Damardi glanced around. A couple of the village elders and some of the young men were still out in the open, but all of them were standing well back. Sorrel had dropped her outrageous glamour and was once again blending into her background, as well concealed as an octopus on the reef.
“No,” Damardi said. “The kris has spoken. I heard it speak.” He turned and hobbled away, his head bent.
Ardhi took a deep breath. Pity for the old man shivered through him, but he did not linger. He slipped the kris back into its sheath and headed off the way he had entered the village.
As he walked past Sorrel, he did not look at her, but said, “That was such a lack-witted thing to do!”
“Wasn’t it just?” she asked as she fell in next to him, still maintaining her glamour. “And it worked, too.”
“It wasn’t necessary.”
“You don’t know that.”
“Do you mind if I speak Pashali to you? I want to be quite clear in what I say.”
“If I don’t understand, I’ll tell you. But I’d rather use my own tongue to say things.” She smiled at him. “I think it works better that way.”
“So do I.”
“What do you want to tell me?”
He looked back over his shoulder. There was no one about; no one had followed them. He said, “It was always the decision of the kris, Sorrel. Always. We have to follow the sakti, because that’s what is best for our islands.
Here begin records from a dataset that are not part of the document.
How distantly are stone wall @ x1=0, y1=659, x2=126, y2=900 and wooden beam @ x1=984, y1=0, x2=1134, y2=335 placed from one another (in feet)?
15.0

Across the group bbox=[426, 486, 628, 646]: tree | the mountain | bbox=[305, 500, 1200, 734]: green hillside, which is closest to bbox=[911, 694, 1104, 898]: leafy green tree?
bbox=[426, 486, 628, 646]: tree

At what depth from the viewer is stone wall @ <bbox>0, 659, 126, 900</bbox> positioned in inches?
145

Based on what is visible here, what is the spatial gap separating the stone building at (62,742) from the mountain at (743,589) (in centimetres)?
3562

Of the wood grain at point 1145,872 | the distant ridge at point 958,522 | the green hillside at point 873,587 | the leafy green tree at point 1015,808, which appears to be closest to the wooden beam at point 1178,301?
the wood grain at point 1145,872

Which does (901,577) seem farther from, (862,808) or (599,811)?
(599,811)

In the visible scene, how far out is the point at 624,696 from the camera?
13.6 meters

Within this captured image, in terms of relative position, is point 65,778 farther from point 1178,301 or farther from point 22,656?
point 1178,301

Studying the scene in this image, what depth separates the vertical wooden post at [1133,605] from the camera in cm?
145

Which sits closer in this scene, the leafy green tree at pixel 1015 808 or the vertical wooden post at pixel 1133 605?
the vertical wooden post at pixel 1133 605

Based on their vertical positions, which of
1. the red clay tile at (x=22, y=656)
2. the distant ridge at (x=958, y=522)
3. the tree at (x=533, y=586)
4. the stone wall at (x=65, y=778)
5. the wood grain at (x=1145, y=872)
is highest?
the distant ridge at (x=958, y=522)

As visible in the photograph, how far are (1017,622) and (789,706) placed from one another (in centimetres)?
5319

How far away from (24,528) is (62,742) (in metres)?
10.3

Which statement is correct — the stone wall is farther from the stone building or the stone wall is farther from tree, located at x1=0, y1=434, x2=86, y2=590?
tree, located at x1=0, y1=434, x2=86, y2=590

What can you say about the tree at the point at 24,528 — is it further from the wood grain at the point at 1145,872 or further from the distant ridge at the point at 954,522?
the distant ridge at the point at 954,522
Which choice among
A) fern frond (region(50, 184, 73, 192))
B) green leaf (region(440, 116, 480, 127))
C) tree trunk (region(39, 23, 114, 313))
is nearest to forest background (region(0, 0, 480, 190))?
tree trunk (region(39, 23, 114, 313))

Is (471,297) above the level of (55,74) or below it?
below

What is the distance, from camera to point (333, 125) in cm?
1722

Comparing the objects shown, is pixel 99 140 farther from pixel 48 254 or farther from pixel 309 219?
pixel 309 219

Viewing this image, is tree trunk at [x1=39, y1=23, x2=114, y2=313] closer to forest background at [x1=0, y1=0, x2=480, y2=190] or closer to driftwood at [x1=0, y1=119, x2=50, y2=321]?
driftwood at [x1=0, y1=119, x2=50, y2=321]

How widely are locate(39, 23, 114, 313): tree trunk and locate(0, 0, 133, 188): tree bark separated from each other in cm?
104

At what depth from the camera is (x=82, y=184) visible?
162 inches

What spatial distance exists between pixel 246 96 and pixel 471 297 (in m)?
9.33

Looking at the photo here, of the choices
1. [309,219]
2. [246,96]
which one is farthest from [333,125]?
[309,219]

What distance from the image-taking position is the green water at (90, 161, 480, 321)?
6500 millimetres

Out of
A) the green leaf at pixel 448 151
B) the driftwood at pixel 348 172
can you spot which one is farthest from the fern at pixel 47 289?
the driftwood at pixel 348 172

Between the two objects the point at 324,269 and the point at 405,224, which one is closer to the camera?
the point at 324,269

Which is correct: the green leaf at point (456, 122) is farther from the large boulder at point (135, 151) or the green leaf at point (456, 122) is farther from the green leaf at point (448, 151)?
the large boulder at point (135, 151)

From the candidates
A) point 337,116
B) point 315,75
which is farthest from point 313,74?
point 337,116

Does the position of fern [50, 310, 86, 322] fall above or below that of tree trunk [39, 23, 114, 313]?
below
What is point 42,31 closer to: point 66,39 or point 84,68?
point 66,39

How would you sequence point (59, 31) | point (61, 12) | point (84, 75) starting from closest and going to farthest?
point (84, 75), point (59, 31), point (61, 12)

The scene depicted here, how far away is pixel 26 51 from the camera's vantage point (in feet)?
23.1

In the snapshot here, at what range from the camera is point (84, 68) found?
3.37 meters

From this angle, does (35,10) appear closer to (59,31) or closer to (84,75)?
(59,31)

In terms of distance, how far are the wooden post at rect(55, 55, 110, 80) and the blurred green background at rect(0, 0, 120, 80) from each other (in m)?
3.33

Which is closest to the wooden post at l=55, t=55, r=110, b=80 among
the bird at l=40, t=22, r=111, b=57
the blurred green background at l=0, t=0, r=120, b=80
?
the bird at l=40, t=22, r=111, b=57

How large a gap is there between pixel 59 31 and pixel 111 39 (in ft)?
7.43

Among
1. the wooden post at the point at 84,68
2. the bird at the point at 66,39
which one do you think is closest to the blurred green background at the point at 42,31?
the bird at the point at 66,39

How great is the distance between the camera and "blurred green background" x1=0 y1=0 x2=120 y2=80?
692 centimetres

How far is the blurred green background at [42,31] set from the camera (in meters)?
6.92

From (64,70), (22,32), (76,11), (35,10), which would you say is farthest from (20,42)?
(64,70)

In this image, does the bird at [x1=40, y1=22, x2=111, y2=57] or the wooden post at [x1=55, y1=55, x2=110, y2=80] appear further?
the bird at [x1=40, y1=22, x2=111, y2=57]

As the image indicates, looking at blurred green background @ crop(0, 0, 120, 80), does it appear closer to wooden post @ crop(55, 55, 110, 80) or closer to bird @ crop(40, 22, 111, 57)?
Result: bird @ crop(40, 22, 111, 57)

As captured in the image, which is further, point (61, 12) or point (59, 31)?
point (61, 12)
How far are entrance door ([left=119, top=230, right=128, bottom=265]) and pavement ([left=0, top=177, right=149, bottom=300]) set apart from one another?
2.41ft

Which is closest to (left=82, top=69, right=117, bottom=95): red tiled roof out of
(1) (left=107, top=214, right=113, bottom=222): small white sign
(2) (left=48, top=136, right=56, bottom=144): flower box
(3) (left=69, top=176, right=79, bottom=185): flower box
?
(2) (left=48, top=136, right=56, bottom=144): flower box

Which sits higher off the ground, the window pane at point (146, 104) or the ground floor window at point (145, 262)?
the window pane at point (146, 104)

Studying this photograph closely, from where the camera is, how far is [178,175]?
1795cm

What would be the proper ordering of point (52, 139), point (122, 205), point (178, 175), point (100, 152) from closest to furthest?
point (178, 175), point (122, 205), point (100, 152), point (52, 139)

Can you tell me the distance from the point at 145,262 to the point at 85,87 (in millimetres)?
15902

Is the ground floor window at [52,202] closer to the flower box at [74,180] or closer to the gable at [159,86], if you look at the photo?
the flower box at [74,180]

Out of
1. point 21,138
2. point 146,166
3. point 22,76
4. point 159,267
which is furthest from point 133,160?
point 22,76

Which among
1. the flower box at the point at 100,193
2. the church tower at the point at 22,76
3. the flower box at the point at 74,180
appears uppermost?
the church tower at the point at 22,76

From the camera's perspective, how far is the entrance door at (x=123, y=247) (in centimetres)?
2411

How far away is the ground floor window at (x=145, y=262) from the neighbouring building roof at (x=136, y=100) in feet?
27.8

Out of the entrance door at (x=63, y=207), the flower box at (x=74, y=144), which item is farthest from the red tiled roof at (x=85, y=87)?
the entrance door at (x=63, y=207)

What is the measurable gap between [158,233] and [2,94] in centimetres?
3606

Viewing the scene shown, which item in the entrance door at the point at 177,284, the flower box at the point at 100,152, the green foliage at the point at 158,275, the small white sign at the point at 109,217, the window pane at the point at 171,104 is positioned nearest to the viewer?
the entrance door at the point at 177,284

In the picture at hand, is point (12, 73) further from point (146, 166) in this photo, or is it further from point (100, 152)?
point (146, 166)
And what is best for our islands is best for us. If the kris wanted me to die, I would have, gladly, knowing it was the right thing to happen.”
“Oh, you are unbelievably irritating! I could never think that way. I have a will. Your sakti might hav
e got me here, to your islands, but it can’t tell me what to do. That’s my decision. Just as it was yours, just then, to walk away.” She dropped her glamour. “I couldn’t have lived with myself if you’d died and I’d just looked the other way.”
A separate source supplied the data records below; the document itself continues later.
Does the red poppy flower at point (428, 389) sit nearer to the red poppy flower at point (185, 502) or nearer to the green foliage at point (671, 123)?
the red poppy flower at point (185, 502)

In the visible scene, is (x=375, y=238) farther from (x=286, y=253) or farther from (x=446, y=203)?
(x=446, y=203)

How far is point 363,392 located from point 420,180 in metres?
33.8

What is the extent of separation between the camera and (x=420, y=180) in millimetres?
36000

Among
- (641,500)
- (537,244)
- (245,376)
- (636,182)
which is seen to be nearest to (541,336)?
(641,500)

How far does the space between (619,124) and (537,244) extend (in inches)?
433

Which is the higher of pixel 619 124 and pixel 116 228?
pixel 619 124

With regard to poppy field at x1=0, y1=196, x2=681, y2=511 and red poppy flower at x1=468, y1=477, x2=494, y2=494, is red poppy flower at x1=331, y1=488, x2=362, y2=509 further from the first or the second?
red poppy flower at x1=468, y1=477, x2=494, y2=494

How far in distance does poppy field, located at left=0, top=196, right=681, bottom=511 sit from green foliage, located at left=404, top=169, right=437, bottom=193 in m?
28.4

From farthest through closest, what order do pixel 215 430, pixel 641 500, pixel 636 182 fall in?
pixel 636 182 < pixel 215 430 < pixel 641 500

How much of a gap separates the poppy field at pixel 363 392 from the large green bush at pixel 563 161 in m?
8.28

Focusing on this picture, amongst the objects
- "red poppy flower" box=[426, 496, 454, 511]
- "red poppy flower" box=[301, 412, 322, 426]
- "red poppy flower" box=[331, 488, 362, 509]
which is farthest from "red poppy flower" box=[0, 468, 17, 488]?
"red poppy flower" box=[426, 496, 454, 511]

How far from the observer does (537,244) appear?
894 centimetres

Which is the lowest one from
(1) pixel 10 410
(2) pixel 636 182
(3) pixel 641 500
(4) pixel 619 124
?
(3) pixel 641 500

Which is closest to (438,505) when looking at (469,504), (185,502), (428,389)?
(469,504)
He stopped dead. “So you just left the ship and followed me? Just like that? I still don’t understand why you would do something so–so foolhardy!”
“Because you are a friend! Why else? Friends look after one another.”
“Yes, but knowing me has cost you so much. Chenderawasi sakti has taken you away from your world. I–I’ve always thought you must hate me and were just too polite to say so.”
She started laughing. When she regained control of her amusement she said, “Believe me, I’m rarely too polite not to say what I mean. Too scared, yes, often, but never too polite. You are the polite one.”
It was his turn to laugh. “No. I’ve always been the ill-mannered lad who didn’t respect his elders the way he should. If I’ve held my tongue, it was because I–like you–was scared.” He heaved a sigh. “I think I’ve been scared ever since Raja Wiramulia died. Out of my depth, trying to swim with the current, yet not understanding the tides.”
“That–that’s just the way I feel too. It wouldn’t matter so much, except… except there’s Piper.” Her voice caught and wobbled.
“I’m not sure I know how to help her,” he said sadly.
“I’m not sure we have a right to ask you to do so.” They exchanged a look and she slipped a hand into his. “I think all this has cost you more than anyone should have to bear.”
“It was all my fault to begin with, so I’ve no right to complain.”
“The woman on the beach just then—”
“She married someone else. It was all a long time ago now. We were little more than children growing up together and making silly promises to one another. That was before I sailed away to Pashalin. Afterwards, we met again, and perhaps something could–would–have come of it if–well, if I hadn’t been responsible for the death of the Raja. Leaving her broke my heart, and possibly hers too, but hearts are easily mended at that age.”